[OBJECTIVE 1]
Copy the product operations post from "Product Operations - Where" to "support one another.", inclusive, swapping "Product Mindset" for "Customer Mindset".
[OBJECTIVE 2]
Translate this sentence from the product operations post into Spanish: "I hope it’s helpful to those starting out, or thinking about Product Ops."

[PASSAGE PROVIDED]
Product Operations - Where to Begin
Always operate with a Product Mindset when you’ve got big problems to solve.
This will be the first post in a series I’ll create around Product Operations. As the space grows, I find the same questions coming up from people who are getting their team off the ground, and new questions from those who have matured their orgs a bit. My goal with these posts is to memorialize what I’ve learned along the way and share more broadly as a way to give back to the Product Management Community. There’s no one size fits all model here, but I’ve learned that enough of us have come up against similar challenges, so it’s only right to find a way to support one another.
I hope it’s helpful to those starting out, or thinking about Product Ops.
About three years ago I embarked on a little journey where I started Product Operations, formally, at my current company. I say formally because truth be told, I have been doing Product Ops work since the day I became a Product Manager back in 2011. I’ll save the ‘How I fell into Product’ story for another post but let’s just say I accidentally, and happily fell into both Product Management and Product Ops thinking the same thing both times:
“It seems like there are a lot of problems to solve for my customer, and I’m up for the challenge.”
In short, Product Ops became my official job after years of understanding how a Product Team impacts a business, and not just the experience customers have with a software product. It became my role after my leadership and I realized we had lots of problems to solve for our organization at large, and not just the Product Team.
Over the last few years in Product Ops I’ve had the privilege of speaking with hundreds of product passionate, tech savvy, customer obsessed humans, and I’ve learned something important: No matter the age, size, growth trajectory, or industry, you have the opportunity in Product Ops to create a system that will impact both the internal and external customer experience, and not just that of your Product Manager.
So, now that someone has tasked you with this challenge, how do you start?
I mentioned when I fell into Product Ops, I felt the same way I did when I fell into Product Management. So, it’s only natural for me to recommend you start with discovery and problem identification as you would with an actual product.
Find the pain. In this role, you have an opportunity to make an impact in Product without putting things on a roadmap or launching a feature. Like a PM, I was hungry to figure out what work I needed to do to make a positive impact. All my years of understanding how tech companies work told me that I didn’t just need to start with the PM as my customer whose pain I needed to dig into. So in discovery mode, I also leaned into the relationships I built with my partners in Sales, Customer Success, and Marketing. I asked these partners what a successful partnership with Product would look like for them. Each of them had their own ideas that would clearly impact their goals, but they all centered around one common theme - transparency. Breaking that down further I learned that they were hungry for more from a Product Team that was already doing so much. But ‘more’ did not necessarily mean more features on a roadmap. It meant they wanted to know just enough for their individual roles - as a Salesperson, a Solutions Engineer, a Customer Success Manager, a Product Marketing Manager… I can go on - to be dangerous and successful. They felt excited about what the Product Team was doing, but not truly armed to speak as confidently as they wanted to about it.

Extracted records

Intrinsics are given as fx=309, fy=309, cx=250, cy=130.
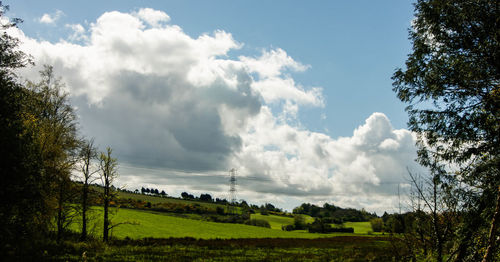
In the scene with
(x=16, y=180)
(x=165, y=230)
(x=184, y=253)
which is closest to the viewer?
(x=16, y=180)

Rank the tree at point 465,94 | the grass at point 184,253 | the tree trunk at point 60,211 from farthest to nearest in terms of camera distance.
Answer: the tree trunk at point 60,211
the grass at point 184,253
the tree at point 465,94

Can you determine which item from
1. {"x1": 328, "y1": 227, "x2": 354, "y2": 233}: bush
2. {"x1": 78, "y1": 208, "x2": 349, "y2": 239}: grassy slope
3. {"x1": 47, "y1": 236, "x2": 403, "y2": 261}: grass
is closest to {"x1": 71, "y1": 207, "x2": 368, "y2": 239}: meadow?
{"x1": 78, "y1": 208, "x2": 349, "y2": 239}: grassy slope

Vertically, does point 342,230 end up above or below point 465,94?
below

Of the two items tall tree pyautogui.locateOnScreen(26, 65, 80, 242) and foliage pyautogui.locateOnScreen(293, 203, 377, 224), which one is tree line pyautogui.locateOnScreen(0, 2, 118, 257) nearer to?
tall tree pyautogui.locateOnScreen(26, 65, 80, 242)

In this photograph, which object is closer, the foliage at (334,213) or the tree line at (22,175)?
the tree line at (22,175)

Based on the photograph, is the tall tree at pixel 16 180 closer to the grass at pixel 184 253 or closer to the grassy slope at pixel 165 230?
the grass at pixel 184 253

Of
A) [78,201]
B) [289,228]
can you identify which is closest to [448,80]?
[78,201]

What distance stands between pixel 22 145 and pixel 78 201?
480 inches

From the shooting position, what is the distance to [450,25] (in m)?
13.7

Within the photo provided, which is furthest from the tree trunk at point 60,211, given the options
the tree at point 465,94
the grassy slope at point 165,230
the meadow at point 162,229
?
the tree at point 465,94

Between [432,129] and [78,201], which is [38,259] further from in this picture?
[432,129]

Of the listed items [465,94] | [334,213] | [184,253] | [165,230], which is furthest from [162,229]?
[334,213]

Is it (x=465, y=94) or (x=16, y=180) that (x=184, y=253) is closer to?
(x=16, y=180)

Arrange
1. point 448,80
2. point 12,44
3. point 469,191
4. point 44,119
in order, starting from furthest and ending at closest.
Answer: point 44,119
point 12,44
point 448,80
point 469,191
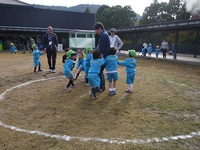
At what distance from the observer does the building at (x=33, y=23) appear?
27.9 meters

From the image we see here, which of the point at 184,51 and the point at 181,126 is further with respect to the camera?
the point at 184,51

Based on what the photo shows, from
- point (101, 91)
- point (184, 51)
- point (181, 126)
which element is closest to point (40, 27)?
point (184, 51)

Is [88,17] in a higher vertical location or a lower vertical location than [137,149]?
higher

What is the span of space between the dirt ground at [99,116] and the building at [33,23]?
2400 cm

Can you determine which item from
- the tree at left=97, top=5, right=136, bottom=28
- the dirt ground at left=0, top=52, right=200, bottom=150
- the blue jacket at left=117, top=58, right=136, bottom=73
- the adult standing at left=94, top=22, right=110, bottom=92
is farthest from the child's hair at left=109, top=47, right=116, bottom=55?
the tree at left=97, top=5, right=136, bottom=28

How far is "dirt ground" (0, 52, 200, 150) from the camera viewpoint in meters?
3.17

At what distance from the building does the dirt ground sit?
24000 millimetres

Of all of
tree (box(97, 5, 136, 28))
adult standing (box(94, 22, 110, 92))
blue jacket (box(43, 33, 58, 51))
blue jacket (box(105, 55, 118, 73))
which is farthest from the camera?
tree (box(97, 5, 136, 28))

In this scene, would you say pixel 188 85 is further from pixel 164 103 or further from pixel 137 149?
pixel 137 149

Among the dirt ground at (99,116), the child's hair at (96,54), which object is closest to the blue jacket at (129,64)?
the dirt ground at (99,116)

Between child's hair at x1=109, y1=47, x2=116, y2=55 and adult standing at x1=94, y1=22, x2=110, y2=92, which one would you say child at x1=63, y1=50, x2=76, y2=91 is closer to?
adult standing at x1=94, y1=22, x2=110, y2=92

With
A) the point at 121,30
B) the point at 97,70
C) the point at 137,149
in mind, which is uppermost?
the point at 121,30

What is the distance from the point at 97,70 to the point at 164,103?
1936 mm

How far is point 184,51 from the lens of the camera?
25078mm
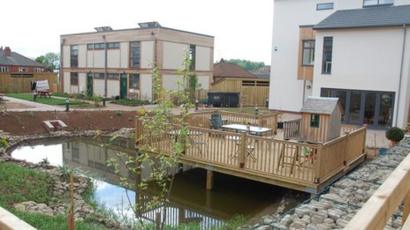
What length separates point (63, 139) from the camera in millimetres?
17188

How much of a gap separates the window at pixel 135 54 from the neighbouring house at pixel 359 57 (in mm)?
12859

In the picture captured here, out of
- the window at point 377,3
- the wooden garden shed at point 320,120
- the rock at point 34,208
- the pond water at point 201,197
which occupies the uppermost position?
the window at point 377,3

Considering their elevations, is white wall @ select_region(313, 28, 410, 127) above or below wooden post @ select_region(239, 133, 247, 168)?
above

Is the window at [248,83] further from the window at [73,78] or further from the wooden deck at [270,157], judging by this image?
the wooden deck at [270,157]

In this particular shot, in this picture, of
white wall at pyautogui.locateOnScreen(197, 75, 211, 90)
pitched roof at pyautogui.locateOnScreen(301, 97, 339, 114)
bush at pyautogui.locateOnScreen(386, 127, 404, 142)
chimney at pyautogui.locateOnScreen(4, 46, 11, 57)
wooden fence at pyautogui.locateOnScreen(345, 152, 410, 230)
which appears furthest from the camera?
chimney at pyautogui.locateOnScreen(4, 46, 11, 57)

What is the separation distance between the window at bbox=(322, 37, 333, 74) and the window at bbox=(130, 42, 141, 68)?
1508cm

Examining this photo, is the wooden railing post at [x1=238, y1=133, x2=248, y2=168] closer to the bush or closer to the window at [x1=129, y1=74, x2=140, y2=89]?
the bush

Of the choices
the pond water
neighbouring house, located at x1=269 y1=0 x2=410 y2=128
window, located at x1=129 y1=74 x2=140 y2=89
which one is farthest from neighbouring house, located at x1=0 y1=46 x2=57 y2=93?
neighbouring house, located at x1=269 y1=0 x2=410 y2=128

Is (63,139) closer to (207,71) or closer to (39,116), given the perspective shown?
(39,116)

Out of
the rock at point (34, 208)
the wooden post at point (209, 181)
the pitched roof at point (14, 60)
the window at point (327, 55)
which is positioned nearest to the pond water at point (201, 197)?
the wooden post at point (209, 181)

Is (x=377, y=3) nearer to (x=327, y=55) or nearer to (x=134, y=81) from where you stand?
(x=327, y=55)

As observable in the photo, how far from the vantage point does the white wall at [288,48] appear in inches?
866

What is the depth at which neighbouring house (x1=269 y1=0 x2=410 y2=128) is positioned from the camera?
16.7 m

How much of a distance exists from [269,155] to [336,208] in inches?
114
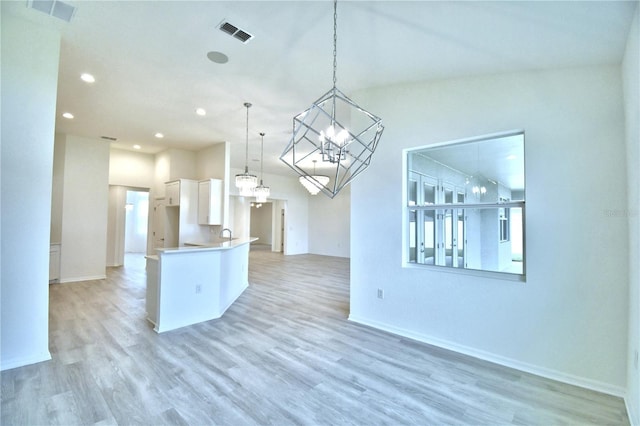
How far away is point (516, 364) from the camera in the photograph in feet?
9.07

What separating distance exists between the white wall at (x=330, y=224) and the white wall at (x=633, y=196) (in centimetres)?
842

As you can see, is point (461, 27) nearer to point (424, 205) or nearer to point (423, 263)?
point (424, 205)

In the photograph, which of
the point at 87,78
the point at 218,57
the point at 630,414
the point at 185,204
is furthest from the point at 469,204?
the point at 185,204

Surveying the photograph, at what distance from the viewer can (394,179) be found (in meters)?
3.67

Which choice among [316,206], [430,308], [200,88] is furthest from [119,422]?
[316,206]

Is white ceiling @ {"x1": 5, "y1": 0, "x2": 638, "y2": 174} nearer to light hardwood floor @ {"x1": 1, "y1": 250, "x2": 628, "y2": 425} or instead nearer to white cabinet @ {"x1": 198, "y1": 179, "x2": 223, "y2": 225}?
white cabinet @ {"x1": 198, "y1": 179, "x2": 223, "y2": 225}

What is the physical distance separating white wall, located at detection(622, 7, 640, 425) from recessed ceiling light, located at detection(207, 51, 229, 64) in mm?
3467

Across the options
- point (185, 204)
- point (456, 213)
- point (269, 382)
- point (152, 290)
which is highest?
point (185, 204)

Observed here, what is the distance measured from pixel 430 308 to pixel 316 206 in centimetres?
893

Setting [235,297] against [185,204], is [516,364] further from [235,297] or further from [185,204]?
[185,204]

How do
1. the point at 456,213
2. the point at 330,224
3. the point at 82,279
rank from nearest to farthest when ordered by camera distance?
the point at 456,213
the point at 82,279
the point at 330,224

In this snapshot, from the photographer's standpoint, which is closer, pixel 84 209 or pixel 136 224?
pixel 84 209

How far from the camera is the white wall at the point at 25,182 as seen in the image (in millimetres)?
2570

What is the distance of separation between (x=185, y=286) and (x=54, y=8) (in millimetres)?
3125
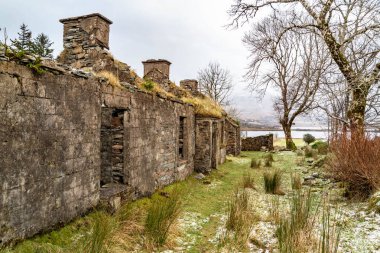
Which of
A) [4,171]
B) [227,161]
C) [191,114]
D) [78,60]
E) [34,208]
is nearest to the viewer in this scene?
[4,171]

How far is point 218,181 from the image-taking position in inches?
385

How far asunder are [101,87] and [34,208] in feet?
7.66

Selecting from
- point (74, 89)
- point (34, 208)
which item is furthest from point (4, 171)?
point (74, 89)

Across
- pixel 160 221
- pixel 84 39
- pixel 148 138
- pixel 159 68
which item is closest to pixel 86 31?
pixel 84 39

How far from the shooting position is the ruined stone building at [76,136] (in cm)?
367

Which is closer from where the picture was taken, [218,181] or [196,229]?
[196,229]

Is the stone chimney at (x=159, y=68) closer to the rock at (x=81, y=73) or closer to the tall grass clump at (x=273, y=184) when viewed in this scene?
the tall grass clump at (x=273, y=184)

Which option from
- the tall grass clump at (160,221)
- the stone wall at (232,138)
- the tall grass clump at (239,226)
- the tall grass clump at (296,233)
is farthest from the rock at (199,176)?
the stone wall at (232,138)

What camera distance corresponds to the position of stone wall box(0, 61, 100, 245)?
358 centimetres

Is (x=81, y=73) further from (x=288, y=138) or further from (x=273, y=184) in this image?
(x=288, y=138)

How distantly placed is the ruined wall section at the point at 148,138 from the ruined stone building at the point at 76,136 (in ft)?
0.07

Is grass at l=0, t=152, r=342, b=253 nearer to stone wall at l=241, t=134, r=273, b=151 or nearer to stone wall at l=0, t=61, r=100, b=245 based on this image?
stone wall at l=0, t=61, r=100, b=245

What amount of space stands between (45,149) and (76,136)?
67cm

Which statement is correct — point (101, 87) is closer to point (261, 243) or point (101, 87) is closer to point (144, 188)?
point (144, 188)
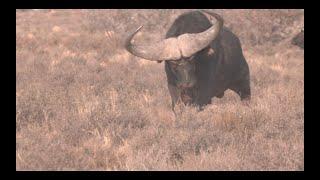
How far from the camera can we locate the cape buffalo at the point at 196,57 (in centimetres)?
802

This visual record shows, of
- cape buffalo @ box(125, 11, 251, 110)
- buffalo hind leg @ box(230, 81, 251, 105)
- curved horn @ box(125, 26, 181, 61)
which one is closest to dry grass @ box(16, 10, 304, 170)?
buffalo hind leg @ box(230, 81, 251, 105)

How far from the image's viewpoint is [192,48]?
316 inches

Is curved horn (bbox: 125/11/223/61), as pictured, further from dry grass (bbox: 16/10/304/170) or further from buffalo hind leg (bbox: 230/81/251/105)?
buffalo hind leg (bbox: 230/81/251/105)

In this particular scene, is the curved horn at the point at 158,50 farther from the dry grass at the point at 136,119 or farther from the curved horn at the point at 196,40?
the dry grass at the point at 136,119

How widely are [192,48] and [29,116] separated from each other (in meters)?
2.86

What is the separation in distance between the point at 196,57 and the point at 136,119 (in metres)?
1.47

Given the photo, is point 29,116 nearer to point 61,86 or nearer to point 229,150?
point 61,86

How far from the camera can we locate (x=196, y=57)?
27.7 ft

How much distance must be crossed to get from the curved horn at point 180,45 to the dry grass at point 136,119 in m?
0.96

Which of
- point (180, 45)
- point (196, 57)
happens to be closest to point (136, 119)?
point (180, 45)

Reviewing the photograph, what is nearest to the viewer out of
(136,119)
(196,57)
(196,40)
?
(136,119)

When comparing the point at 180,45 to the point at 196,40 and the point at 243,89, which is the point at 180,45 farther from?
the point at 243,89

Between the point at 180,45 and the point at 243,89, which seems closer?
the point at 180,45
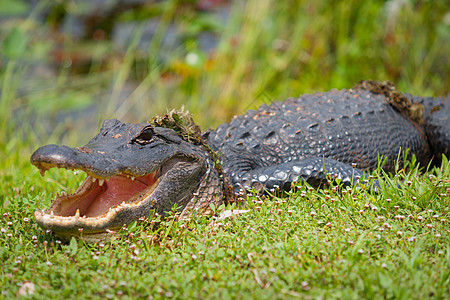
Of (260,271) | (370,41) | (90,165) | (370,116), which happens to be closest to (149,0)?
(370,41)

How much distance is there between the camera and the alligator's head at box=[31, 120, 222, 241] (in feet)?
9.44

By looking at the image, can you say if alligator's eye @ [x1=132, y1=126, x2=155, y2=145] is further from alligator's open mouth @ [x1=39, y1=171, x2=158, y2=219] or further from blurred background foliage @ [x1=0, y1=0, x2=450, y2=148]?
blurred background foliage @ [x1=0, y1=0, x2=450, y2=148]

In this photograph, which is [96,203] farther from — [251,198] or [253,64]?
[253,64]

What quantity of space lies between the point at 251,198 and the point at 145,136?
982mm

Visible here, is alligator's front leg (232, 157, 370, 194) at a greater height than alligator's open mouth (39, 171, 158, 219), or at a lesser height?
greater

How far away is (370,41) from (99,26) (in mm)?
7344

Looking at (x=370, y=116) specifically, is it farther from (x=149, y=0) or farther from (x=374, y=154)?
(x=149, y=0)

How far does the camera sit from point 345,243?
271 centimetres

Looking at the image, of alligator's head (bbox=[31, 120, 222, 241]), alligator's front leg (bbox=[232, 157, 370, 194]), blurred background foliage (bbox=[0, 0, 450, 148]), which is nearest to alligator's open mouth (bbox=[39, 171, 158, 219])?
alligator's head (bbox=[31, 120, 222, 241])

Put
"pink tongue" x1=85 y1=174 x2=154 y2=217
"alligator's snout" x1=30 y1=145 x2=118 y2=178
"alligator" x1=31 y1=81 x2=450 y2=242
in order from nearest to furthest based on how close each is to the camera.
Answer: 1. "alligator's snout" x1=30 y1=145 x2=118 y2=178
2. "alligator" x1=31 y1=81 x2=450 y2=242
3. "pink tongue" x1=85 y1=174 x2=154 y2=217

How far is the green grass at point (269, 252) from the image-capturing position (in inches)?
92.9

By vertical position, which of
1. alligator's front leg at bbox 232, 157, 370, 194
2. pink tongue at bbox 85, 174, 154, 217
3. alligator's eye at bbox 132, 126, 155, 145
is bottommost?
pink tongue at bbox 85, 174, 154, 217

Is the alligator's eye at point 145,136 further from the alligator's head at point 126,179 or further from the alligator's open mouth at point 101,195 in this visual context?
the alligator's open mouth at point 101,195

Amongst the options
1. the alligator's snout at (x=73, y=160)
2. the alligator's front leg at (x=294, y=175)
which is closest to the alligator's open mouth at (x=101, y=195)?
the alligator's snout at (x=73, y=160)
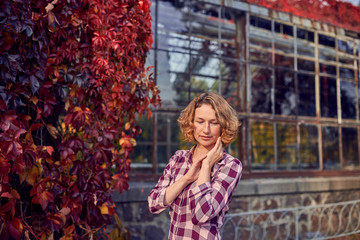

[TASK ANSWER 1]
Product Operations - Where to Begin
Always operate with a Customer Mindset when you’ve got big problems to solve.
This will be the first post in a series I’ll create around Product Operations. As the space grows, I find the same questions coming up from people who are getting their team off the ground, and new questions from those who have matured their orgs a bit. My goal with these posts is to memorialize what I’ve learned along the way and share more broadly as a way to give back to the Product Management Community. There’s no one size fits all model here, but I’ve learned that enough of us have come up against similar challenges, so it’s only right to find a way to support one another.

[TASK ANSWER 2]
Espero que sea útil para quienes están empezando o pensando en Product Ops.